Internet trolling, or posting with an intent to annoy readers, is almost as old as the Internet itself. Although some trolling may be distasteful, a recent case from Oregon, State v. Hirschman, 279 Or App 328 (2016), <http://www.publications.ojd.state.or.us/docs/A153610.pdf>, confirms that even when such fundamental functions as elections are the target of a troll, it is likely to be deemed free speech.
Shortly before the 2010 election, Mr. Hirschman posted an advertisement on Craigslist, which offered to pay voters to allow him to mark their ballots. He did not appear at the ballot drop site as he stated he would, nor did he attempt to actually buy ballots. He informed two investigators from the Department of Justice that his intent was to mock the political system and comment on the prevalent vulgarity of the Internet.
The state charged Mr. Hirschman with violating a statute prohibiting the offering to buy or sell ballots. He argued in defense (1) that purchasing required the buyer to actually acquire the ballot as opposed to simply being allowed to mark it for the voter to submit; and (2) that offering required an intent to actually complete the purchase. He also argued (3) that nobody could reasonably have expected him to actually want to buy ballots, and (4) that if the statute did not require intent; it violated the Speech Clause of the Oregon Constitution. The state agreed that Mr. Hirschman’s intent was “political shenanigans” and to be an Internet troll. It also acknowledged that the ad was not the first satirical post on the Craigslist page in question.
The Court of Appeals first ruled on whether the statute prohibited Mr. Hirschman’s ad. It decided that the ad described an intent to take possession of the ballot long enough to mark it, which was enough to be considered a purchase. It also ruled that the ad could reasonably be construed as actually intending to complete the purchase as they interpreted the statute, so it could be construed as an offer.
Although the ruling was that the statute itself had been violated, the question of whether the statute violated the state constitution remained. Oregon’s free speech guarantee is stronger than the federal speech guarantee. Some restrictions that have been found not to violate the First Amendment have been ruled to violate the state speech right.

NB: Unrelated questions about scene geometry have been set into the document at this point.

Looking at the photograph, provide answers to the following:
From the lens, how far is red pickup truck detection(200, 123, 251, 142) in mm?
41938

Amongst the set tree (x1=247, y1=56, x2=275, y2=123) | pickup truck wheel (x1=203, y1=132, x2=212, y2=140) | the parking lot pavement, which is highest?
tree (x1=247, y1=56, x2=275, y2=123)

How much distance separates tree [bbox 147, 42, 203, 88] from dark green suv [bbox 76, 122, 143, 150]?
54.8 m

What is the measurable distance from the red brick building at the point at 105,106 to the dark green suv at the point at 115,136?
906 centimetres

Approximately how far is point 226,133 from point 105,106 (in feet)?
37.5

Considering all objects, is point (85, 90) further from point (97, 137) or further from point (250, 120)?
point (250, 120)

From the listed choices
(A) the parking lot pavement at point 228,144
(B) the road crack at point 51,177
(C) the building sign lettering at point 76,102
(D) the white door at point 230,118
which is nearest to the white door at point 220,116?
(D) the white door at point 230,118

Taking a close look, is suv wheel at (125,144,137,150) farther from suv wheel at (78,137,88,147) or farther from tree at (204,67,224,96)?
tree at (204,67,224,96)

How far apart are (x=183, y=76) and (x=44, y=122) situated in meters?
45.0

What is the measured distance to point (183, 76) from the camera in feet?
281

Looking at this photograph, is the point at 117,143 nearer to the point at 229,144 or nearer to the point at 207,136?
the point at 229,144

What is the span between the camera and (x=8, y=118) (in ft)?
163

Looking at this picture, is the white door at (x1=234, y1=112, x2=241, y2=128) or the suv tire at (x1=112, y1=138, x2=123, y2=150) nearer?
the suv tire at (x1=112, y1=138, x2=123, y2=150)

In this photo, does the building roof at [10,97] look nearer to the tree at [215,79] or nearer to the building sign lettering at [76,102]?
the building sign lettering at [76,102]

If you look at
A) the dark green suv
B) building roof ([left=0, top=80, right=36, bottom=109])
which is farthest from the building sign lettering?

Oregon courts have interpreted the state constitution in a very different manner than the First Amendment and have developed a very different framework for analyzing restrictions on speech. Unfortunately, the court’s analysis may be a little difficult for some nonlawyers to grasp. The primary factor the courts consider is what the statute in question attempts to regulate. (1) If a statute is directed at the content of a statement, then it is allowed only if it falls within a “historical exception,” meaning a restriction that was allowed at the time of Oregon’s statehood. (2) If the statute targets effects of speech, then it is allowed unless it significantly exceeds the targeted effect and its scope cannot be adequately narrowed. (3) Finally, if the statute targets only conduct, but incidentally affects speech, it is usually valid, but its application to speech in particular cases can be challenged.
The statute in question prohibited “offers” to sell or buy votes. “Offer” was interpreted to mean the advertisement – a statement that a reasonable person would understand as an expression of intent to complete the transaction. The Court of Appeals also noted that although it was obvious that the intent of the statute was to prevent corruption, it made no attempt to limit its scope to cases in which corruption was at issue. For these reasons, the law was ruled to target the speech itself.
Because the law targeted speech itself, the Court of Appeals examined whether it was similar to restrictions on speech that existed in the mid-19th century. At the time, the law prohibited (and still prohibits) soliciting a crime, which is offering a payment or other consideration to someone for committing a crime. This was distinguished from the vote-buying statute because solicitation traditionally required proof that the solicitor intended the crime to be committed, exactly what Mr. Hirschman did not intend. Omitting that intent was too big a difference for the court to overlook.
Solicitation was the only historical restriction proposed by the state as a justification for the statute, but the state did also argue that the general interest in protecting the electoral system justified regulations. The Court of Appeals noted that the Oregon Supreme Court had rejected a similar argument in a case involving campaign contribution regulations. As a result, it considered the argument foreclosed and rejected it in this case. The court ruled, overall, that the law was invalid because no legitimate historical restriction existed. Mr. Hirschman’s right to troll the Internet was upheld.